*Reading text:*
++++++

Absolutely, and that is part of the point I think. Sometimes dogs do it in play, sometimes in reaction to another scary/intimidating dog as a "sign of submission", or one dog will do it to another to kind of force that submission (basically saying "cut it out"). It is that sign of submission that humans decided at some point it was smart to force dogs to do, to force them to submit to us....which is the difference between doing it right and not doing it right.


----------



## taquitos (Oct 18, 2012)

Meeko rolls over on his back/shows general submissive behavior with my boyfriend and myself all the time. He greets us with his head super low to the ground, tilted to one side, ready to completely roll over on his belly when we touch him once lol (this is with his tail wagging furiously, and whining/squeaking from the anticipating of being petted). He also does this with my friend's female who he has known since they were both at the mill. He greets her the same way and will try to lick her muzzle. It's funny because he is otherwise not like this at all with other dogs and people. With other dogs he is often "alpha" lol.


----------



## Amaryllis (Dec 28, 2011)

taquitos said:


> Meeko rolls over on his back/shows general submissive behavior with my boyfriend and myself all the time. He greets us with his head super low to the ground, tilted to one side, ready to completely roll over on his belly when we touch him once lol (this is with his tail wagging furiously, and whining/squeaking from the anticipating of being petted). He also does this with my friend's female who he has known since they were both at the mill. He greets her the same way and will try to lick her muzzle. It's funny because he is otherwise not like this at all with other dogs and people. With other dogs he is often "alpha" lol.

++++++

*Challenge:* Continue the forum thread on submissive behavior in dogs, beginning after the last quoted post.

*Data lines:*
++++++

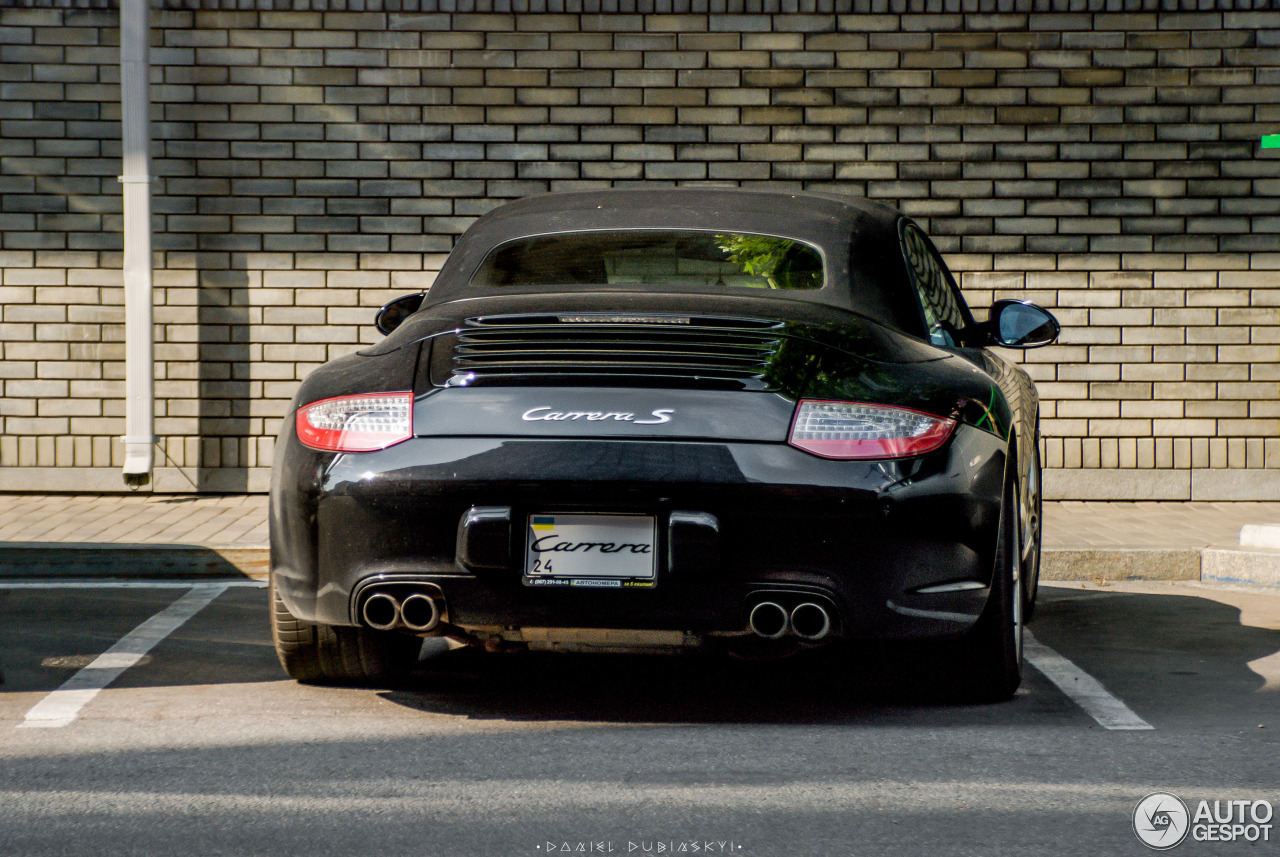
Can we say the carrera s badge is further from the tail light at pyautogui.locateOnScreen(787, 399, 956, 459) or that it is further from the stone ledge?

++++++

*Exercise answer:*
Is that what Kabota's doing? He does this thing where he greets us, tail wagging happily, but head lowered almost to the floor and tilted a little. He's never rolled over or anything, but it's always struck me as if he might be uncertain what our greeting will be. (Keep in mind, our greeting is always "Kabota! Yay! Have a treat! Wheee!")


----------



## taquitos (Oct 18, 2012)

Amaryllis said:


> Is that what Kabota's doing? He does this thing where he greets us, tail wagging happily, but head lowered almost to the floor and tilted a little. He's never rolled over or anything, but it's always struck me as if he might be uncertain what our greeting will be. (Keep in mind, our greeting is always "Kabota! Yay! Have a treat! Wheee!")


Yes I think he is being "submissive" to you  Meeko does exactly the same thing as you have described, except when I reach out to pet him, if just one finger touches him, he instantly flops over for some belly rubs lol!

I know he's not nervous because he is not licking his lips, doing cow eyes, or showing any signs of stress. We have never raised our voices at him, used any punishment based training, etc.

In Patricia McConnell's The Other End of the Leash, she describes a similar behavior between one of her BCs and her Pyr  I don't think it's nervousness, just trying to be nonthreatening and "submissive".


----------



## Rayneiac (Jun 18, 2012)

Both of my silly pups do this when playing with other dogs. If the other dog growls, looks unhappy, shows any tense body language....plop...my pups are on their side/back with gentle tail wags in the blink of an eye. As soon as whatever signal from the other dog stops....they hop back up and go back to whatever they were doing. 

I'm just happy they understand the ins and outs of doggy social skills way better than I ever will. 

It's especially hilarious when the big black lab does that to a little toy dog that could fit in her mouth entirely.


----------



## taquitos (Oct 18, 2012)

Rayneiac said:


> Both of my silly pups do this when playing with other dogs. If the other dog growls, looks unhappy, shows any tense body language....plop...my pups are on their side/back with gentle tail wags in the blink of an eye. As soon as whatever signal from the other dog stops....they hop back up and go back to whatever they were doing.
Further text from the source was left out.